Les autorités consulaires guinéennes et l'unité centrale d'identification ont été saisies le 19 juillet 2022, avant la sortie de détention, pour obtenir un laissez-passer, après plusieurs annulations et des relances notamment après le rejet de la demande d'asile, l'audition consulaire a eu lieu le 28 septembre 2022. Le 06 octobre 2022, l'UCl a informé la préfecture que M. [N] avait été reconnu par les autorités guinéennes, le laissez-passer devant être transmis dans les plus brefs délais. Une réservation de vol à destination de la Guinée a été prise le même jour, 06 octobre, afin de procéder dès que possible à l'éloignement de l'intéressé.
Le consulat saisi ayant reconnu M. [N] et donné son accord de principe sur la délivrance rapide d'un laisser-passer consulaire, la mesure d'éloignement pourra aboutir à bref délai, il en résulte que la rétention doit faire l'objet d'une nouvelle prolongation et que la décision du premier juge sera confirmée.
PAR CES MOTIFS :
Statuant publiquement, par ordonnance réputée contradictoire et en dernier ressort,
Déclare recevable l'appel interjeté par M. [P] [N] à l'encontre de l'ordonnance rendue le 07 octobre 2022 par le juge des libertés et de la détention de Rouen, prolongeant la mesure de rétention administrative le concernant pour une durée supplémentaire de trente jours ;
Confirme la décision entreprise en toutes ses dispositions.

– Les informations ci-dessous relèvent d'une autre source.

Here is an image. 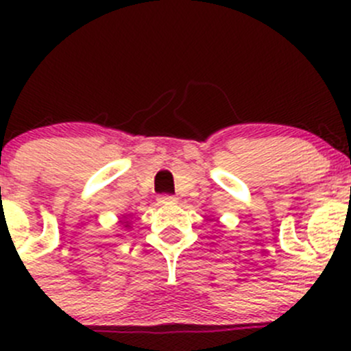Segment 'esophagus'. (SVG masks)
<instances>
[{
  "label": "esophagus",
  "instance_id": "34e87169",
  "mask_svg": "<svg viewBox=\"0 0 351 351\" xmlns=\"http://www.w3.org/2000/svg\"><path fill=\"white\" fill-rule=\"evenodd\" d=\"M176 200H178V198H176L175 195H159L158 197V202L162 205H173V204H176Z\"/></svg>",
  "mask_w": 351,
  "mask_h": 351
}]
</instances>
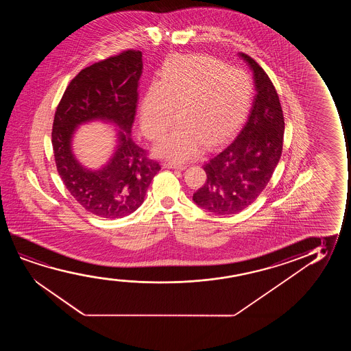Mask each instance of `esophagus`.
Masks as SVG:
<instances>
[{
	"label": "esophagus",
	"mask_w": 351,
	"mask_h": 351,
	"mask_svg": "<svg viewBox=\"0 0 351 351\" xmlns=\"http://www.w3.org/2000/svg\"><path fill=\"white\" fill-rule=\"evenodd\" d=\"M163 167L168 169H178V170H183V169L187 168L183 164L173 163V162H164Z\"/></svg>",
	"instance_id": "34e87169"
}]
</instances>
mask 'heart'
<instances>
[{
  "instance_id": "1",
  "label": "heart",
  "mask_w": 351,
  "mask_h": 351,
  "mask_svg": "<svg viewBox=\"0 0 351 351\" xmlns=\"http://www.w3.org/2000/svg\"><path fill=\"white\" fill-rule=\"evenodd\" d=\"M252 93L250 77L239 68L206 56H176L141 101V130L147 139H160L178 110L180 125L164 136L156 154L175 162L195 158L204 144H219L242 125Z\"/></svg>"
}]
</instances>
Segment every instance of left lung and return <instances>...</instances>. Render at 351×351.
I'll list each match as a JSON object with an SVG mask.
<instances>
[{"instance_id": "1", "label": "left lung", "mask_w": 351, "mask_h": 351, "mask_svg": "<svg viewBox=\"0 0 351 351\" xmlns=\"http://www.w3.org/2000/svg\"><path fill=\"white\" fill-rule=\"evenodd\" d=\"M240 55L254 73L256 95L248 120L202 165L206 182L193 194L195 204L216 215H234L252 205L272 178L283 149V110L274 82L255 60Z\"/></svg>"}]
</instances>
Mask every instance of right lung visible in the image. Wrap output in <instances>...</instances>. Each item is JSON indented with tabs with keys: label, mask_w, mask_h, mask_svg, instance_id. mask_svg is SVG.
Segmentation results:
<instances>
[{
	"label": "right lung",
	"mask_w": 351,
	"mask_h": 351,
	"mask_svg": "<svg viewBox=\"0 0 351 351\" xmlns=\"http://www.w3.org/2000/svg\"><path fill=\"white\" fill-rule=\"evenodd\" d=\"M141 58L139 50L127 49L84 68L69 82L53 116L51 143L58 175L77 204L101 218L134 212L160 170L158 162L130 136L139 98ZM95 118L112 120L123 130L110 164L90 172L73 158L70 139L77 124Z\"/></svg>",
	"instance_id": "right-lung-1"
}]
</instances>
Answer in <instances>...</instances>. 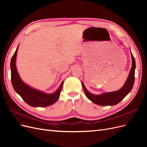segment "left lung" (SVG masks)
Masks as SVG:
<instances>
[{
    "label": "left lung",
    "instance_id": "left-lung-1",
    "mask_svg": "<svg viewBox=\"0 0 147 147\" xmlns=\"http://www.w3.org/2000/svg\"><path fill=\"white\" fill-rule=\"evenodd\" d=\"M132 64L129 74L127 80L124 84V86L118 91L105 92L100 95L92 94L89 92L84 86L83 82H82V86L84 92V94L88 98L91 100L93 103L97 105L107 106V105H115L121 102L132 89L135 81V69H136V61L131 51Z\"/></svg>",
    "mask_w": 147,
    "mask_h": 147
}]
</instances>
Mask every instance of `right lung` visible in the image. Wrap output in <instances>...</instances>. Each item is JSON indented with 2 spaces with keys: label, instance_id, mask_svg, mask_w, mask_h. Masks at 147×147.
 Returning <instances> with one entry per match:
<instances>
[{
  "label": "right lung",
  "instance_id": "obj_1",
  "mask_svg": "<svg viewBox=\"0 0 147 147\" xmlns=\"http://www.w3.org/2000/svg\"><path fill=\"white\" fill-rule=\"evenodd\" d=\"M18 49V47H17L14 55L12 56L10 63L11 80L15 91L30 106L43 107L55 104L59 99L61 91L63 88V82L61 83L57 91L52 94H45L25 84L20 78L16 67V58Z\"/></svg>",
  "mask_w": 147,
  "mask_h": 147
}]
</instances>
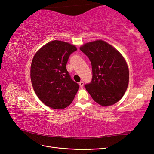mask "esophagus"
Listing matches in <instances>:
<instances>
[{
	"instance_id": "obj_1",
	"label": "esophagus",
	"mask_w": 154,
	"mask_h": 154,
	"mask_svg": "<svg viewBox=\"0 0 154 154\" xmlns=\"http://www.w3.org/2000/svg\"><path fill=\"white\" fill-rule=\"evenodd\" d=\"M79 85H80V87H83V85H84V83H83V82H80V83H79Z\"/></svg>"
}]
</instances>
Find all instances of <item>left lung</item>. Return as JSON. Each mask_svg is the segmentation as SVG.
<instances>
[{
    "mask_svg": "<svg viewBox=\"0 0 154 154\" xmlns=\"http://www.w3.org/2000/svg\"><path fill=\"white\" fill-rule=\"evenodd\" d=\"M80 49L92 65V78L85 85L87 91L101 106L117 103L127 91L129 81L128 67L122 54L101 40L87 43Z\"/></svg>",
    "mask_w": 154,
    "mask_h": 154,
    "instance_id": "8db88e82",
    "label": "left lung"
}]
</instances>
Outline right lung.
<instances>
[{
	"instance_id": "obj_1",
	"label": "right lung",
	"mask_w": 154,
	"mask_h": 154,
	"mask_svg": "<svg viewBox=\"0 0 154 154\" xmlns=\"http://www.w3.org/2000/svg\"><path fill=\"white\" fill-rule=\"evenodd\" d=\"M77 50L63 41H51L35 54L31 66L32 87L40 101L51 108L63 109L71 104L78 91L67 71L69 56Z\"/></svg>"
}]
</instances>
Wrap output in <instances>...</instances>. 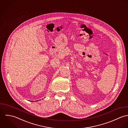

Fait à Rouen, le 10 octobre 2022 à 11 heures 15.
LE GREFFIER, LE CONSEILLER,
NOTIFICATION
La présente ordonnance est immédiatement notifiée contre récépissé à toutes les parties qui en reçoivent une expédition et sont informées de leur droit de former un pourvoi en cassation dans les deux mois de la présente notification et dans les conditions fixées par les articles 973 et suivants du code de procédure civile.